Morante de la Puebla en un natural a 'Alboroto', al que cuajó en el toreo de capa.
Morante de la Puebla en un natural a 'Alboroto', al que cuajó en el toreo de capa.
Luis Nieto

22 de mayo 2009 - 05:00

Dijo en cierta ocasión Antonio Gala -en una barrera, ayer en Las Ventas- a Morante: "Tú correspondes al toro, en una historia de amor, breve y amorosa". Y ayer, esa historia de amor la vivió con pasión el público que abarrotaba la monumental madrileña con un torerazo de la coleta -no postiza- a los machos, que toreó de manera apasionada, con todo el cuerpo, sí, y hasta con el alma. No fue un alboroto lo que formó con Alboroto -negro, 573 kilos, justo de trapío, con clase y a menos en la muleta-, sino... alborozo, alegría, regocijo, placer en grado sumo cuando dio un recital de toreo de capa.
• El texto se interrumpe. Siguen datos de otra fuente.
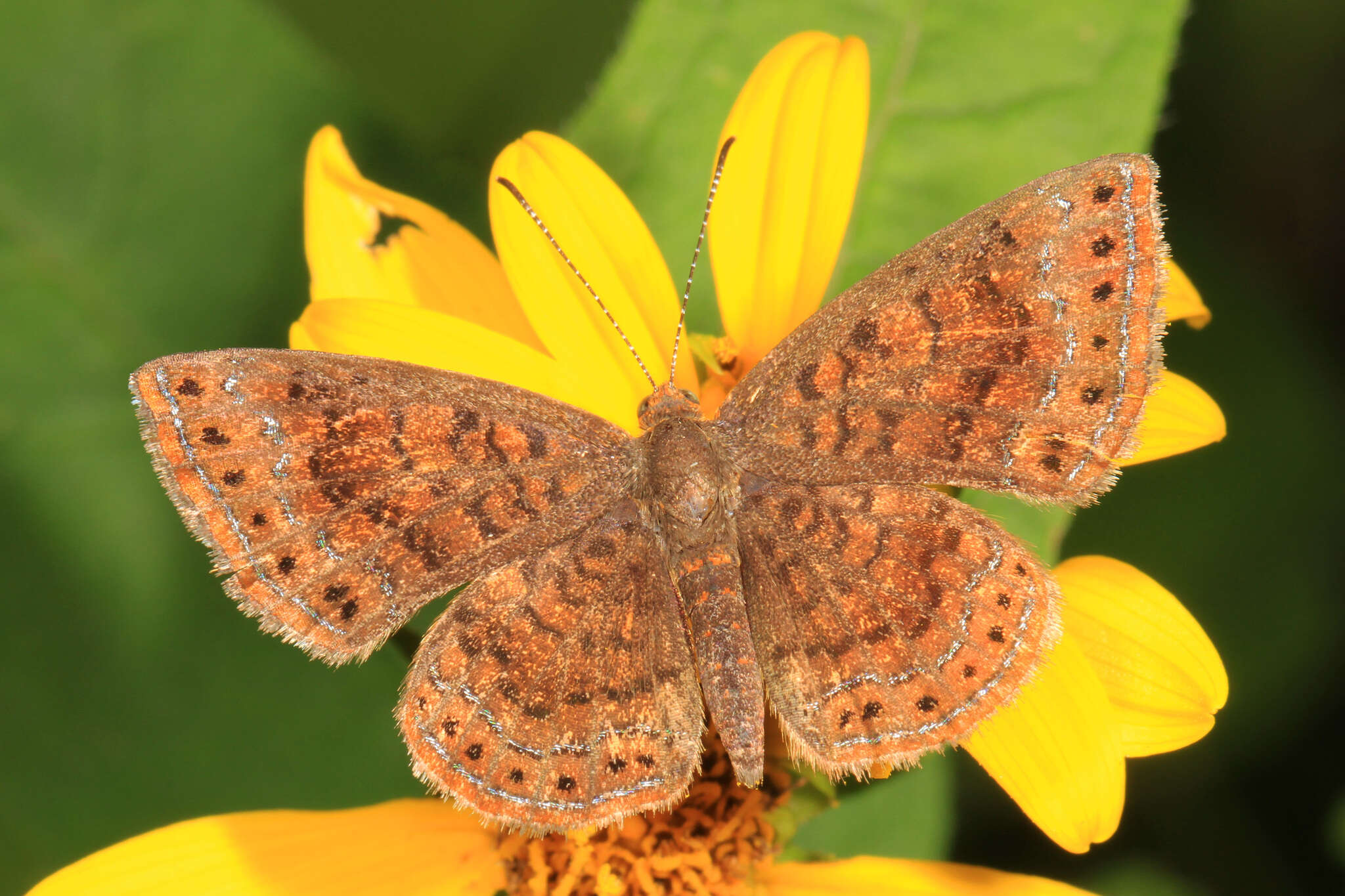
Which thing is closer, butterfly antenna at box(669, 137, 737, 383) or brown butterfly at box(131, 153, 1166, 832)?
brown butterfly at box(131, 153, 1166, 832)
En este concierto con el capote hubo naturalidad en los cites para embarcar al toro, jugando los brazos y la cintura de manera armoniosa para unas verónicas etéreas, ya grabadas a fuego, sobre la arena venteña. Galleo al ralentí para llevar al toro al caballo. Y en esa comunión con el juampedro, con un público ya enfervorecido, con las palmas echando humo, un quite con un ramillete de verónicas, un abanico con varillas de puro arte, en el que el capote se abría con la luz de la aurora y parecía cerrarse como un atardecer primaveral. Verónicas para que las cantara un Gerardo Diego, como para enmarcar ese penúltimo lance en el que Morante dio una de las verónicas más inspiradas que se hayan dibujado sobre un ruedo.

Y hubo medias verónicas de todos los colores, tan distintas como hermosas: de compás abierto, a pies juntos, de frente, otra a pies juntos que se cerró envolviéndose en el capote y otra tan ceñida como la historia de amor que contaba a un público enloquecido, que vivía esa comunión como propia. Entonces, ante ese milagro que ocurre muy de tarde en tarde, gran parte del público se puso en pie.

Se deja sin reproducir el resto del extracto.